Given exercise: Copy out the following lines word for word, keeping every number and every mark of punctuation unchanged.

Input:
################
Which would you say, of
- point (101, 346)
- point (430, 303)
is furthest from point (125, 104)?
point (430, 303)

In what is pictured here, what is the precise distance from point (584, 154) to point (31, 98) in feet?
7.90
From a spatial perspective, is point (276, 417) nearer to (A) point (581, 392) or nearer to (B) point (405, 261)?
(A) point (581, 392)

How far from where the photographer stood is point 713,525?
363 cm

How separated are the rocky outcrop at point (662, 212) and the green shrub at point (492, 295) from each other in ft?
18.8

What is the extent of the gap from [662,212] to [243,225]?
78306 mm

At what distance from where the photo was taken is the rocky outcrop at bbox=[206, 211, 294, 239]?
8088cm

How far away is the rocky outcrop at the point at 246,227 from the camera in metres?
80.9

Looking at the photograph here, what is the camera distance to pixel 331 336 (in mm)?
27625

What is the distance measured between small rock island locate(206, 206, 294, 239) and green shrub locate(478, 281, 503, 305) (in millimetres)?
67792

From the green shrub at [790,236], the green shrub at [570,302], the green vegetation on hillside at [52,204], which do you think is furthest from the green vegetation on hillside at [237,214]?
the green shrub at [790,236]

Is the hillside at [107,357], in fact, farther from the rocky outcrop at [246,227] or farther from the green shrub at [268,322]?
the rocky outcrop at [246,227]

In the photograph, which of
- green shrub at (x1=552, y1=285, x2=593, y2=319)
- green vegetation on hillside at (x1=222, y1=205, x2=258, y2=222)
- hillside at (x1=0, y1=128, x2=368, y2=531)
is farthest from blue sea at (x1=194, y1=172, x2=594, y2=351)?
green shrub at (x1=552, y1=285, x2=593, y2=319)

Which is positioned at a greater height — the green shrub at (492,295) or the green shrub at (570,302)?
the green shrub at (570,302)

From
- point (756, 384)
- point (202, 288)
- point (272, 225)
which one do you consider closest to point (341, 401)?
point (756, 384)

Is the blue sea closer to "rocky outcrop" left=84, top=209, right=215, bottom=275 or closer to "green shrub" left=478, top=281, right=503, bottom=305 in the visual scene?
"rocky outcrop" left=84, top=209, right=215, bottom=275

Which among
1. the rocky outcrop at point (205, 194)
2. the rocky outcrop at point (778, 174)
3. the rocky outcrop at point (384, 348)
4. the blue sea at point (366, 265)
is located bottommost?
################
Output for this task:
Which would you say, of
- point (101, 346)
- point (430, 303)
is furthest from point (125, 104)?
point (430, 303)

In what is pictured here, what is the precise distance from point (584, 154) to point (31, 98) in feet?
7.90
From a spatial perspective, is point (276, 417) nearer to (A) point (581, 392) or nearer to (B) point (405, 261)?
(A) point (581, 392)

How far from where the photographer stood is point 713,525?
363 cm

How separated are the rocky outcrop at point (662, 212) and the green shrub at point (492, 295) from each other in ft?
18.8

What is the extent of the gap from [662,212] to [243,225]?
78306 mm

At what distance from where the photo was taken is the rocky outcrop at bbox=[206, 211, 294, 239]?
8088cm

How far away is the rocky outcrop at the point at 246,227 from the camera in metres?
80.9

Looking at the photograph here, what is the camera distance to pixel 331 336 (in mm)?
27625

What is the distance measured between small rock island locate(206, 206, 294, 239) and green shrub locate(478, 281, 503, 305) (in millimetres)?
67792

From the green shrub at [790,236], the green shrub at [570,302], the green vegetation on hillside at [52,204], which do you think is furthest from the green vegetation on hillside at [237,214]?
the green shrub at [790,236]

Is the hillside at [107,357], in fact, farther from the rocky outcrop at [246,227] or farther from the green shrub at [268,322]?
the rocky outcrop at [246,227]

In the photograph, which of
- green shrub at (x1=552, y1=285, x2=593, y2=319)
- green vegetation on hillside at (x1=222, y1=205, x2=258, y2=222)
- hillside at (x1=0, y1=128, x2=368, y2=531)
is farthest from blue sea at (x1=194, y1=172, x2=594, y2=351)?
green shrub at (x1=552, y1=285, x2=593, y2=319)

Which is positioned at a greater height — the green shrub at (492,295) or the green shrub at (570,302)?
the green shrub at (570,302)

From
- point (756, 384)
- point (202, 288)
- point (272, 225)
which one do you consider closest to point (341, 401)?
point (756, 384)

Is the blue sea closer to "rocky outcrop" left=84, top=209, right=215, bottom=275 or closer to "green shrub" left=478, top=281, right=503, bottom=305 in the visual scene?
"rocky outcrop" left=84, top=209, right=215, bottom=275

Which among
1. the rocky outcrop at point (205, 194)
2. the rocky outcrop at point (778, 174)
3. the rocky outcrop at point (384, 348)
4. the blue sea at point (366, 265)
is located bottommost?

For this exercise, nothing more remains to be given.